# Admir - Official Implementation

This repository contains the official implementation for the paper: **AD-MIR: Bridging the Gap from Perception to Persuasion in Advertising Video Understanding via Structured Reasoning**.

Admir is a ReAct-based video agent that leverages hybrid retrieval, context-anchored subject registries, and audio-visual fusion to solve complex video question answering tasks.

## 1. Requirements

### Environment Setup

We recommend using Conda to manage the environment:

```setup
conda env create -f conda.yml
conda activate admir
pip install -r admir_requirements.txt
```

### Key Dependencies
* **Python**: 3.11.14
* **NanoVectorDB**: For lightweight vector storage.
* **OpenAI**: For LLM and VLM API calls.
* **Transformers**: For local Whisper ASR models.
* **Torch**: Required for local embedding/ASR models.

## 2. Configuration

The system relies on environment variables for configuration to ensure security and flexibility.
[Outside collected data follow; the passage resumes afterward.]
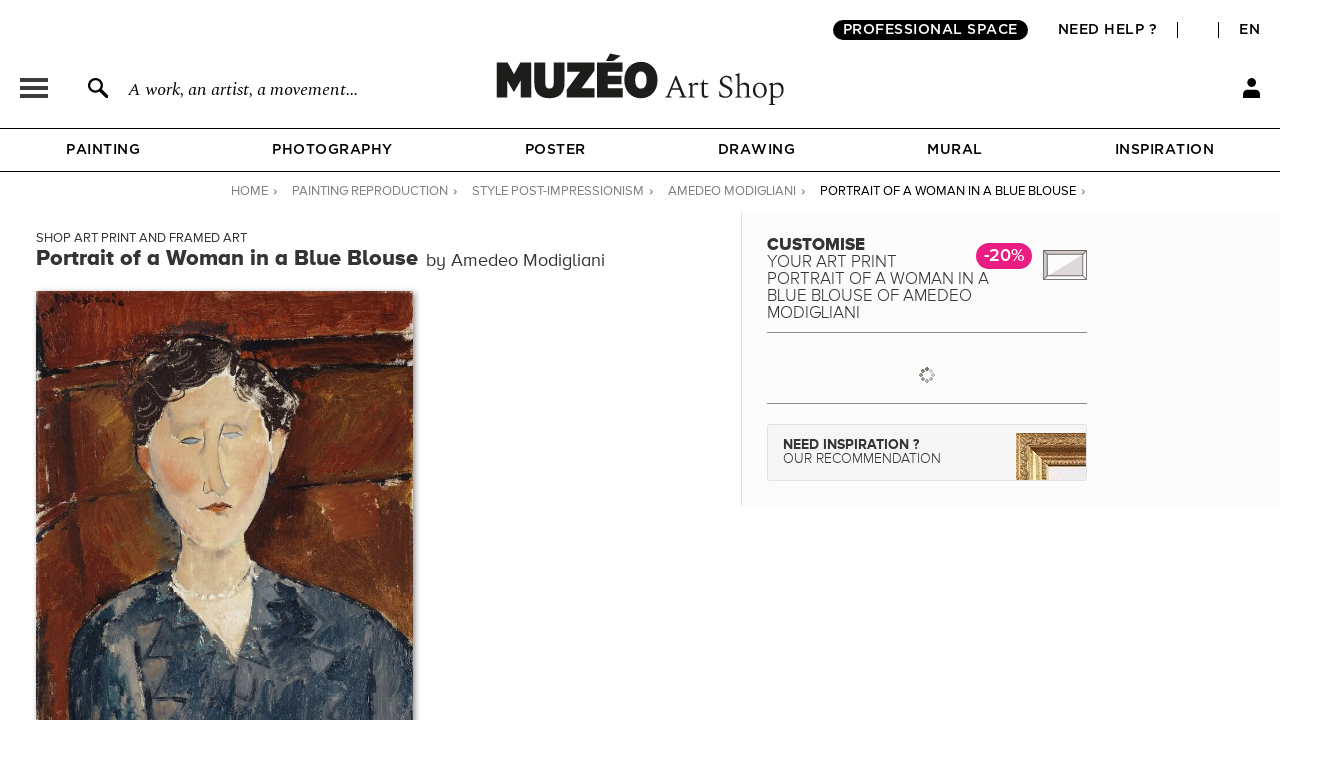

--- FILE ---
content_type: application/javascript
request_url: https://en.muzeo.com/sites/all/modules/custom/mzo_configurator/js/epic-image-zoom.min.js?t98206
body_size: 997
content:
/*
  Epic Image Zoom v1.1
  (c) 2011. Web factory Ltd
  http://www.webfactoryltd.com/
  Sold exclusively on CodeCanyon
**/


eval(function(p,a,c,k,e,r){e=function(c){return(c<a?'':e(parseInt(c/a)))+((c=c%a)>35?String.fromCharCode(c+29):c.toString(36))};if(!''.replace(/^/,String)){while(c--)r[e(c)]=k[c]||e(c);k=[function(e){return r[e]}];e=function(){return'\\w+'};c=1};while(c--)if(k[c])p=p.replace(new RegExp('\\b'+e(c)+'\\b','g'),k[c]);return p}('(f($){$.1t.s=f(3){e t=$(\'1u\');e g={S:f(c,9,7,8){6(c.u<(9.a+8.a)||c.u>(9.a+7.h+8.a)||c.v<(9.b+8.b)||c.v>(9.b+7.w+8.b)){i o}C{i k}},l:f(){6(3.K&&13 m!==\'14\'){i k}C{i o}}};e 15={\'7\':1v,\'x\':\'1w 1x 1y\',\'p\':\'\',\'L\':1.0,\'M\':k,\'N\':\'./1z/1A.1B\',\'O\':o,\'K\':o};3=$.1C(15,3);3.K=T(3.K);6(g.l()){m.1D(\'1E 1F 1G 1H P 1I.\')}3.7=D(3.7,10);3.L=1J(3.L);3.M=T(3.M);3.p=$.16(3.p);3.N=$.16(3.N);3.O=T(3.O);6(g.l()){m.E(\'y; 3: \',3)}i U.1K(f(){e 5=$(U);6(!5.P(\'5\')){6(g.l()){m.1L(\'y 1M 1N 1O 5 1P.\')}i U}e j=$(\'<5 />\');6(3.p){j.A(\'B\',3.p)}C{j.A(\'B\',5.A(\'B\'))}j.17(f(){6(j.18){i o}j.18=k;6(13 t.F(\'s-G\')===\'14\'){t.F(\'s-G\',0)}t.F(\'s-G\',t.F(\'s-G\')+1);e q=t.F(\'s-G\');6(g.l()){m.E(\'y; #\',q)}5.1Q(\'<Q 1R="H-\'+q+\'" 19="H-n"></Q>\');e n=$(\'#H-\'+q).4(\'R\',0).4(\'8\',0).4(\'x\',0);n.1a(\'<Q 19="H-d"></Q>\');e d=$(\'.H-d\',n).4(\'1b\',\'1c\').4(\'R\',0).4(\'8\',0).4(\'x\',3.x).4(\'-1S-V-W\',\'0 0 X #Y, 0 0 1d #1e 1f\').4(\'-1T-V-W\',\'0 0 X #Y\').4(\'V-W\',\'0 0 X #Y, 0 0 1d #1e 1f\').4(\'1g\',\'Z\').4(\'z-1h\',20).4(\'h\',3.7+\'1i\').4(\'w\',3.7+\'1i\');d.1a(\'<11><5 1U="" 1V="" /></11>\');e r=$(\'5\',d).4(\'R\',0).4(\'8\',0).4(\'x\',0);6(3.p){r.A(\'B\',3.p)}C{r.A(\'B\',5.A(\'B\'))}6(3.M){r.4(\'1j\',\'1k\').4(\'1j\',\'1W(\'+3.N+\'),1k !1X;\')}e I=$(\'11\',d).4(\'1b\',\'1c\').4(\'R\',0).4(\'8\',0).4(\'x\',0).4(\'z-1h\',1).4(\'1g\',\'Z\');r.h(r.h()*3.L);e J=r.h()/5.h();e 9={a:5.9().a,b:5.9().b};e 7={h:5.h(),w:5.w()};e 8={b:D(5.4(\'8-b\'),10),1l:D(5.4(\'8-1l\'),10),1m:D(5.4(\'8-1m\'),10),a:D(5.4(\'8-a\'),10)};d.1n();$(1o).1Y(f(){9={a:5.9().a,b:5.9().b};7={h:5.h(),w:5.w()};6(g.l()){m.E(\'y #\'+q+\': 1o 1Z, 21 22\')}});n.23(f(c){6(!g.S(c,9,7,8)){6(!d.P(\':1p\')){6(g.l()){m.E(\'y #\'+q+\': 24 25 26\')}n.12(\'1q\')}i o}6(d.P(\':27(:1p):Z\')){n.12(\'1r\')}6(!3.O){d.4(\'a\',c.u-3.7/2);d.4(\'b\',c.v-3.7/2);I.4(\'a\',-1*(c.u-9.a-8.a)*J+3.7/2);I.4(\'b\',-1*(c.v-9.b-8.b)*J+3.7/2)}C{d.4(\'a\',c.u-3.7/2-5.9().a);d.4(\'b\',c.v-3.7/2-5.9().b);I.4(\'a\',-1*(c.u-8.a-9.a)*J+3.7/2);I.4(\'b\',-1*(c.v-8.b-9.b)*J+3.7/2)}}).1q(f(){d.1s(k,k).1n()}).1r(f(c){6(g.l()){m.E(\'y #\'+q+\': 28 29 n\')}6(!g.S(c,9,7,8)){i o}d.1s(k,k).2a()})});6(j.2b||j.2c>0){j.12(\'17\')}})}}(2d));',62,138,'|||options|css|img|if|size|padding|offset|left|top|event|magnifier|var|function|methods|width|return|preloadImg|true|isDebug|console|container|false|largeImage|eiz_nb|magnifierImg2|epicZoom|body_el|pageX|pageY|height|border|EIZ||attr|src|else|parseInt|log|data|nb|eiz|magnifierImg|ratio|debug|magnification|hideCursor|blankCursor|newPosition|is|span|margin|isInBounds|Boolean|this|box|shadow|5px|777|hidden||div|trigger|typeof|undefined|defaults|trim|load|hasInit|class|append|position|absolute|10px|aaa|inset|overflow|index|px|cursor|none|right|bottom|hide|window|animated|mouseleave|mouseenter|stop|fn|body|150|1px|solid|white|js|blank|png|extend|warn|Epic|Image|Zoom|debugging|enabled|parseFloat|each|error|works|only|on|elements|wrap|id|moz|webkit|alt|title|url|important|resize|resized||vars|recalculated|mousemove|out|of|bounds|not|mouse|enter|show|complete|naturalWidth|jQuery'.split('|'),0,{}))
You can set these in a `.env` file or export them directly.

**Essential Variables:**

```bash
# API Keys
export OPENAI_API_KEY="..."

# Base URLs (if using vLLM or custom endpoints)
export ADMIR_LOCAL_VLLM_BASE_URL="xxx"
export ADMIR_EMBEDDING_ENDPOINT="xxx"

# Model Selection
export ADMIR_HF_EMBEDDING_MODEL="./model_zoo/bge-m3"
export ADMIR_CAPTION_VLM_MODEL="Qwen2.5-VL-7B-Instruct"
```

See `admir/config.py` for a full list of configurable parameters.

## 3. Data Preparation

Data preparation consists of two steps: Captioning/DB Initialization and ASR/OCR Extraction.

### Directory Structure
Prepare your raw videos in the following structure:

```
./data/
  ├── raw_videos/
  │   ├── video1.mp4
  │   ├── video2.mp4
  │   └── ...
  ├── video_database/  (Output directory)
```

### Step 1: Initialize Database & Generate Captions
This script decodes videos, generates semantic captions using VLMs, and initializes the vector database.

```bash
python prepare_captions.py \
  --video_path ./data/raw_videos \
  --output_root ./data/video_database \
  --workers 8
```

### Step 2: Add ASR and OCR
Enhance the database with Automatic Speech Recognition (Whisper) and Optical Character Recognition (GPT-4o/VLM).

```bash
python add_asr_ocr.py \
  --video_db_root ./data/video_database \
  --whisper_model ./model_zoo/whisper-base \
  --ocr_workers 8
```

## 4. Inference

To run the Admir agent on the benchmark:

```bash
python inference.py \
  --test_file ./data/testset.json \
  --video_db_root ./data/video_database \
  --results_dir ./results/exp_admir_v1 \
  --workers 8
```

**Arguments:**
* `--test_file`: JSON file containing the questions (Format: `[{"question_id": "...", "video": "...", "question": "..."}]`).
* `--video_db_root`: Path to the processed video database.
* `--workers`: Number of concurrent agents to run.

## 5. File Structure

```
.
├── admir/                  # Core package
│   ├── agent.py            # AdmirAgent (ReAct implementation)
│   ├── build_database.py   # Hybrid retrieval & tools implementation
│   ├── config.py           # Global configuration
│   ├── func_call_shema.py  # Function calling schemas
│   └── utils.py            # Helper utilities
├── add_asr_ocr.py          # Script for adding Audio/Text modalities
├── prepare_captions.py     # Script for DB init and visual captioning
├── inference.py            # Main evaluation script
└── requirements.txt        # Dependencies
```

## License

This project is licensed under the MIT License.